Durant cette période, il travailla beaucoup aux côtés d’immigrants polonais, de prisonniers politiques ou criminels. Il enseigna la sociologie au Grand séminaire de 1936 à 1939, en même temps qu’il devenait le secrétaire général de l’Action Catholique à partir de 1938, directeur de l’Institut Supérieur de Sciences Religieuses et rédacteur en chef adjoint de La Vie Catholique.
Lors de la déclaration de guerre en 1939, l’évêque lui confia la pastorale de la cathédrale de Łuck, où l’on put remarquer et admirer sa grande intelligence, sa sérénité en face du danger, sa détermination à défendre la liberté de la religion.
En 1940, il fut arrêté par les agents du NKVD (la police secrète soviétique) et condamné à huit années de travaux forcés pour le crime d’être prêtre dans une zone contrôlée par le communisme. En 1941, les troupes germaniques envahirent l’Union Soviétique et la police soviétique voulut abattre les prisonniers ; mystérieusement, Władysław ne fut pas fusillé, et put reprendre sa place à Łuck ; là, il s’employa à cacher des enfants juifs chez des familles catholiques.
Survint une seconde arrestation en 1945, avec d’autres prêtres et l’évêque. On les expédia à Kovel puis Kiev, en les accusant de trahison ou d’espionnage en faveur du Vatican. En juin 1946, Władysław fut condamné à dix années de goulag, dans les mines de Karaganda (Kazakhstan) ; mais Władysław n’était pas abattu pour autant : dès qu’il le pouvait, il passait parmi les prisonniers pour les réconforter, pour donner l’absolution, pour donner l’Eucharistie - car il arrivait aussi à célébrer clandestinement.
En 1947, il fut transféré dans une autre prison, où il contracta une sévère pneumonie ; après une brève hospitalisation, il fut renvoyé en prison ; en 1950, nouveau transfert dans un autre camp. Władysław continuait son apostolat caché et efficace auprès des autres prisonniers, particulièrement des malades.

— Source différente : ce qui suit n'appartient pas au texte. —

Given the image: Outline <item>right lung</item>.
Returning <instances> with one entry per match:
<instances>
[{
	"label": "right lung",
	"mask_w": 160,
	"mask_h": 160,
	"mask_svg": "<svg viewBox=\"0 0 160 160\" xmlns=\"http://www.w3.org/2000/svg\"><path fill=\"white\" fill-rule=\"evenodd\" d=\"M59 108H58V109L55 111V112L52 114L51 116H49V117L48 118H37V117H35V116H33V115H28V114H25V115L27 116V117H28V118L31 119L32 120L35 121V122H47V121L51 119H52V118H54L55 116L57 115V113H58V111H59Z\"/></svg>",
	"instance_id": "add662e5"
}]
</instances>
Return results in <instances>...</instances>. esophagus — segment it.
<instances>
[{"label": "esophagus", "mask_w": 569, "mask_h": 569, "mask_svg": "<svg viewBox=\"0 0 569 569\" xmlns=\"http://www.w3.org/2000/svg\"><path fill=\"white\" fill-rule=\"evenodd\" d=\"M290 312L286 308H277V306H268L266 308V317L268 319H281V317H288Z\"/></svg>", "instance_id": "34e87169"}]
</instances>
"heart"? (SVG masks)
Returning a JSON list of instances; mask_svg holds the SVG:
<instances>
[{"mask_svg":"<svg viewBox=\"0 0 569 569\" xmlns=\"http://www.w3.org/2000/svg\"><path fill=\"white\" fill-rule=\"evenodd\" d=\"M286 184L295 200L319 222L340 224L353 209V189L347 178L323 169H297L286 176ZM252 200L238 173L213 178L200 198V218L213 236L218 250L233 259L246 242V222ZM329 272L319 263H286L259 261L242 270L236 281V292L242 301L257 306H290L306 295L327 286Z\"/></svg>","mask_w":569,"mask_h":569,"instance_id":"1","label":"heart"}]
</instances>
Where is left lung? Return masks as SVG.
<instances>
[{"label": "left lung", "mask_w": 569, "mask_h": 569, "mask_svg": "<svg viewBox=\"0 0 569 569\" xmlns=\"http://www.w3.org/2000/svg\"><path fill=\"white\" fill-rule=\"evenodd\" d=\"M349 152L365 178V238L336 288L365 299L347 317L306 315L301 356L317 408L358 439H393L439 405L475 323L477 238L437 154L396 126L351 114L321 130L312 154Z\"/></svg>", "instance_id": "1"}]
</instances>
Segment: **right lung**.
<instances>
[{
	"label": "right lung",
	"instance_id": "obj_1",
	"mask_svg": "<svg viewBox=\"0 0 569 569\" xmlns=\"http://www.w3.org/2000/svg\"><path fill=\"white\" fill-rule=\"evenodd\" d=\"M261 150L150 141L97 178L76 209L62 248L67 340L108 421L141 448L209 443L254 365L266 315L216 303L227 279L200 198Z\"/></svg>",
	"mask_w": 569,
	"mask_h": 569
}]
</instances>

Presqu’au terme des dix années infligées, en 1954, il fut «libéré», mais affecté à la surveillance d’un chantier de construction à Karaganda ; en réalité, il était le premier prêtre à pénétrer dans ce lointain Kazakhstan communiste. Władysław s’organisa pour célébrer la Messe dans des maisons privées, tous rideaux bien fermés. Il devait se présenter chaque mois à la police locale pour pointer.
En 1955, on lui proposa de retourner en Pologne ; il préféra rester au Kazakhstan et devint même officiellement un citoyen soviétique. Il remit sa démission comme surveillant de chantier et ne s’occupa que de ses activités sacerdotales, même cachées.
En 1957, il vint en aide à un groupe de Polonais déportés à Alma-Ata, nouveau crime pour lequel il fut accusé d’activités illégales (il avait fait construire pour eux une chapelle !), et envoyé pour trois ans dans un camp de travail à Irkutsk. Il put revenir à Karaganda en 1962.
De 1963 à 1973, Władysław put voyager trois fois en Pologne : il fut reçu par l’archevêque Karol Wojtyła, futur pape s.Jean-Paul II. Très surveillé par les services secrets, il put faire une brève visite à sa famille, accomplit encore une mission en Tadjikistan, dut passer plusieurs mois d’hospitalisation et retourna au Kazakhstan en octobre 1974, très affaibli. Il célébra la Messe pour la dernière fois le 25 novembre et reçut les ultimes Sacrements.
Władysław avait cumulé plus de treize années de camp de concentration. Il s’éteignit à Karaganda, le 3 décembre 1974, ayant entre ses doigts le chapelet qu’il s’était confectionné avec des boulettes de pain.
Władysław Bukowiński fut béatifié en 2016, et inscrit au Martyrologe le 3 décembre.